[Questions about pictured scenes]
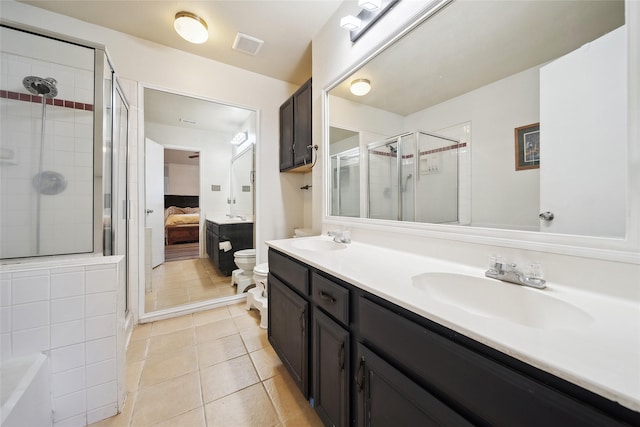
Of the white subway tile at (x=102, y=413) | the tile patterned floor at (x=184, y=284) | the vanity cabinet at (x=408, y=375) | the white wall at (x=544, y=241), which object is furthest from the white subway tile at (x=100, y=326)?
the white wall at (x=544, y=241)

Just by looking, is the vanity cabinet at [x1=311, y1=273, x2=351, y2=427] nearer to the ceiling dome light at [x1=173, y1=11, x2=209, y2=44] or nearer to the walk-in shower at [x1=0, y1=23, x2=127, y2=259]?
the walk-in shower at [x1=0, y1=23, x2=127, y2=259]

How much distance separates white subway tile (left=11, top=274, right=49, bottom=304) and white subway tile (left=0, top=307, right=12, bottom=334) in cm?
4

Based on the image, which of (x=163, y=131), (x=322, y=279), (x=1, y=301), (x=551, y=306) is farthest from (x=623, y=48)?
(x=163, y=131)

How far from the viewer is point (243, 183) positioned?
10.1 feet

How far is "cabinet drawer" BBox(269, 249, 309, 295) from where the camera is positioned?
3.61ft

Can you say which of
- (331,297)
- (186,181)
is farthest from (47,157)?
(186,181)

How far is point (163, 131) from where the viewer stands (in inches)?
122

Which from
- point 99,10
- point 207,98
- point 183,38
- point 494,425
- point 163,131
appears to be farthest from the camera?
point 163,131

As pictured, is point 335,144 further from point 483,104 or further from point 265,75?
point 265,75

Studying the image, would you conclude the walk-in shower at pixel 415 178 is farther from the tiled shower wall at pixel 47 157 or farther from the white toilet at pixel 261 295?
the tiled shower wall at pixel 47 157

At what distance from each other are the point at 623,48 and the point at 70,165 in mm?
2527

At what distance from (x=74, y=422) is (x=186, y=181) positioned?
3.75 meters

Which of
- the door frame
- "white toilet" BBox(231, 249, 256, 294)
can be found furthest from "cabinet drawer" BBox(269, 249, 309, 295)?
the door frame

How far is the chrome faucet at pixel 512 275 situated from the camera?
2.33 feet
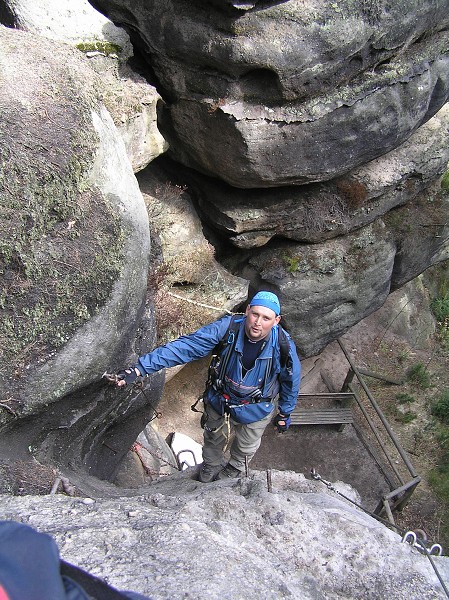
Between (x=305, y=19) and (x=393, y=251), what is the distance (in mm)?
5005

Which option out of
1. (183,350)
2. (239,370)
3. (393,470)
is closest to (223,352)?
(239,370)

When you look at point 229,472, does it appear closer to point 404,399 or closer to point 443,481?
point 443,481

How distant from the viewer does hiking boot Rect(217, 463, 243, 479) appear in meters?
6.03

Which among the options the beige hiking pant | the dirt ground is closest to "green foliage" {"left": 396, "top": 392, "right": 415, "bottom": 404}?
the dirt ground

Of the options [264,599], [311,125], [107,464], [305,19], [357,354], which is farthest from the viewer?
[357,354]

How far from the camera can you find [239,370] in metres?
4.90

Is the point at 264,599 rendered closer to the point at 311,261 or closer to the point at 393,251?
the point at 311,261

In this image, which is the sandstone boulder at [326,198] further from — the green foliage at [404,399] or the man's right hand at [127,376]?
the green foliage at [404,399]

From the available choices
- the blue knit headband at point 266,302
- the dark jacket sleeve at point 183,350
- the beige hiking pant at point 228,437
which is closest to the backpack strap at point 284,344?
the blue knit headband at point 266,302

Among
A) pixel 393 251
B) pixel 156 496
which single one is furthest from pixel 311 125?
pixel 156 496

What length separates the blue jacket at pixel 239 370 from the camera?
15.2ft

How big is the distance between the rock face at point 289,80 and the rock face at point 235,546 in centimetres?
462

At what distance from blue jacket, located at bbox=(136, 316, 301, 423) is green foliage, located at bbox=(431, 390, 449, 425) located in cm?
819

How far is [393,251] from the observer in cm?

Exercise directions
Rewrite all of the data above, replacing every "white subway tile" with "ceramic wall tile" and changing nothing else. Leave the pictures out.

Correct output
Of the ceramic wall tile at (x=102, y=413) | the tile patterned floor at (x=184, y=284) | the vanity cabinet at (x=408, y=375) | the white wall at (x=544, y=241), which object is furthest from the ceramic wall tile at (x=100, y=326)?
the white wall at (x=544, y=241)

Just by looking, is the vanity cabinet at [x1=311, y1=273, x2=351, y2=427] nearer to the ceiling dome light at [x1=173, y1=11, x2=209, y2=44] or nearer to the walk-in shower at [x1=0, y1=23, x2=127, y2=259]?
the walk-in shower at [x1=0, y1=23, x2=127, y2=259]

How much distance separates ceramic wall tile (left=11, top=274, right=49, bottom=304) and ceramic wall tile (left=0, top=307, right=12, bottom=334) in cm?
4

Based on the image, which of (x=163, y=131), (x=322, y=279), (x=1, y=301), (x=551, y=306) is farthest from (x=623, y=48)?
(x=163, y=131)

How far from the viewer is point (243, 183) positioned?
10.1 feet

How far is "cabinet drawer" BBox(269, 249, 309, 295) from where the camera is positioned?
3.61ft

Can you say which of
- (331,297)
- (186,181)
is farthest from (47,157)?
(186,181)

How far is point (163, 131) from where the viewer stands (in inches)?
122

Which from
- point 99,10
- point 207,98
- point 183,38
- point 494,425
- point 163,131
appears to be farthest from the camera?
point 163,131

As pictured, is point 335,144 further from point 483,104 or further from point 265,75?
point 265,75

Studying the image, would you conclude the walk-in shower at pixel 415 178 is farther from the tiled shower wall at pixel 47 157 or farther from the white toilet at pixel 261 295?
the tiled shower wall at pixel 47 157

At what distance from each other are the point at 623,48 and the point at 70,165 in mm?
2527

At what distance from (x=74, y=422) is (x=186, y=181) positioned?
3.75 meters

Which of
- the door frame
- "white toilet" BBox(231, 249, 256, 294)
can be found furthest from "cabinet drawer" BBox(269, 249, 309, 295)?
the door frame

How far is the chrome faucet at pixel 512 275 situated from the camera?
2.33 feet
Between (x=305, y=19) and (x=393, y=251), what is the distance (in mm)?
5005

Which option out of
1. (183,350)
2. (239,370)
3. (393,470)
is closest to (223,352)?
(239,370)

When you look at point 229,472, does it appear closer to point 404,399 or closer to point 443,481?
point 443,481

How distant from the viewer does hiking boot Rect(217, 463, 243, 479) appear in meters?
6.03

Which among the options the beige hiking pant | the dirt ground is closest to "green foliage" {"left": 396, "top": 392, "right": 415, "bottom": 404}?
the dirt ground

Of the options [264,599], [311,125], [107,464], [305,19], [357,354], which is farthest from the viewer?
[357,354]

How far from the camera can you find [239,370] in metres?
4.90

Is the point at 264,599 rendered closer to the point at 311,261 or closer to the point at 393,251?
the point at 311,261

In this image, which is the sandstone boulder at [326,198] further from — the green foliage at [404,399] or the man's right hand at [127,376]?
the green foliage at [404,399]

From the available choices
- the blue knit headband at point 266,302
- the dark jacket sleeve at point 183,350
- the beige hiking pant at point 228,437
which is closest to the backpack strap at point 284,344?
the blue knit headband at point 266,302

Among
A) pixel 393 251
B) pixel 156 496
which single one is furthest from pixel 311 125?
pixel 156 496

What length separates the blue jacket at pixel 239 370 from the camera?
15.2ft

How big is the distance between the rock face at point 289,80 and the rock face at point 235,546 in centimetres?
462

At what distance from blue jacket, located at bbox=(136, 316, 301, 423) is green foliage, located at bbox=(431, 390, 449, 425) located in cm?
819

How far is [393,251] from the observer in cm?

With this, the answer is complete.